52Weeks #2 – Ground & Center
Posted by Morrighan on January 23, 2012 at 6:30 pm | Last modified: January 30, 2012 6:24 amThis week’s challenge was to decide whether we’d found ourselves, our soul-compass, yet, and what we would call into our lives to round it out; we were also asked to think about what our 80-year-old self would write in a letter to our present selves. Finally, we were to look at our present selves to see in what ways we’re a goddess. A lot of stuff for one week, and it’s taken two for me to work it all out. All three posts (Jodi Lee, Morri’s Moon and here) are very similar, just dealing with different aspects of my self.
I like to think I have my compass, that I’ve found my self… I enjoy spending time with the girls and friends, it feels like where I’m supposed to be. I enjoy my job and my writing immensely, most days – now that I’m back on track, anyway. I look at where I am now, and while it’s not where the 16 year old envisioned the omg-I’m-almost-40 me being, it’s better than where I could be. A lot better. I could be where I was a while back. Disillusioned and allowing bad habits to prevail, allowing my need for approval and ‘friendship’ to cloud my heart and my spirit. Confusion has kept me angry for too long, and it’s time I set that aside and move on. Life is full of lessons to be learned and re-learned, right?

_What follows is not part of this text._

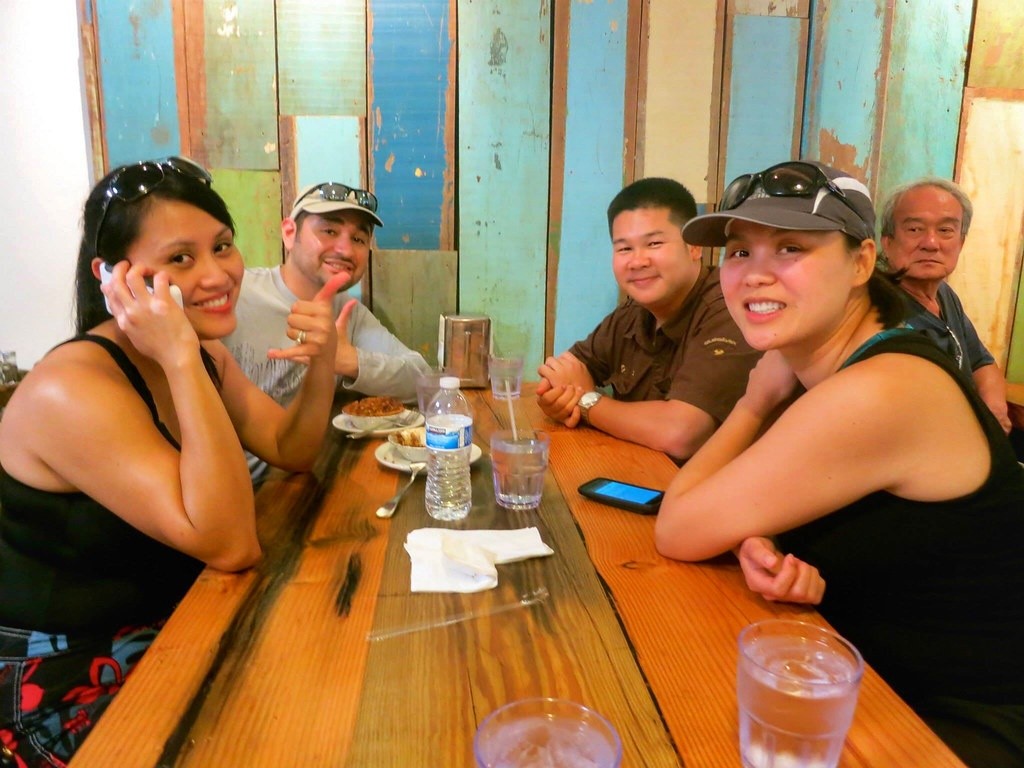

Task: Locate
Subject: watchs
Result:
[575,391,605,427]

I would definitely call more time into my life to be with the grove, to work on our studies and just be close. We don’t spend the kind of time together that I’d like. Everyone has their own immediate families, and their jobs and their volunteer work, etc. I think it’s time that Ariadne and I scheduled a bit of group time, even if it’s just once a month again. As it is, more often than not, we’re only seeing each other at Sabbats and maybe the occasional coffee.
That falls on me, mostly; I’ve just been so damned busy with Belfire and my own writing, and for the last two years I’ve let others wind their way in… Back to the lessons learned. People, don’t forsake your family and groups, be they covens, groves or tuatha, for those you’ve never really met, and will never really know. It’s not fair to your people, and it’s certainly not fair to yourself.
My 80-year-old self would look back on this time and want to warn me to stop and listen to my heart and my instincts. For too long now I’ve felt more like a shadow than an elder, not even close to a writer, a nag more than an editor. Having seen the success of my work in the last six months, I think I’ve been hindered by blinders too long. My heart insisted on these things, and… I listened with my ears, to words meant to harm rather than guide.
Out of necessity, I’ve had to become a goddess of multi-tasking. My Belfire requirements include a lot of editing, a lot of cover work, a lot of promotional work and a lot of communication with the Belfire-family; my own family needs me, as well as my group. I set aside a lot of time with the family, both the girls and the group-family, to spend more time working, networking, etc. It’s time I set aside some of that so I can continue working on me, and if the last six months are anything to go by, I think it’ll be well worth it.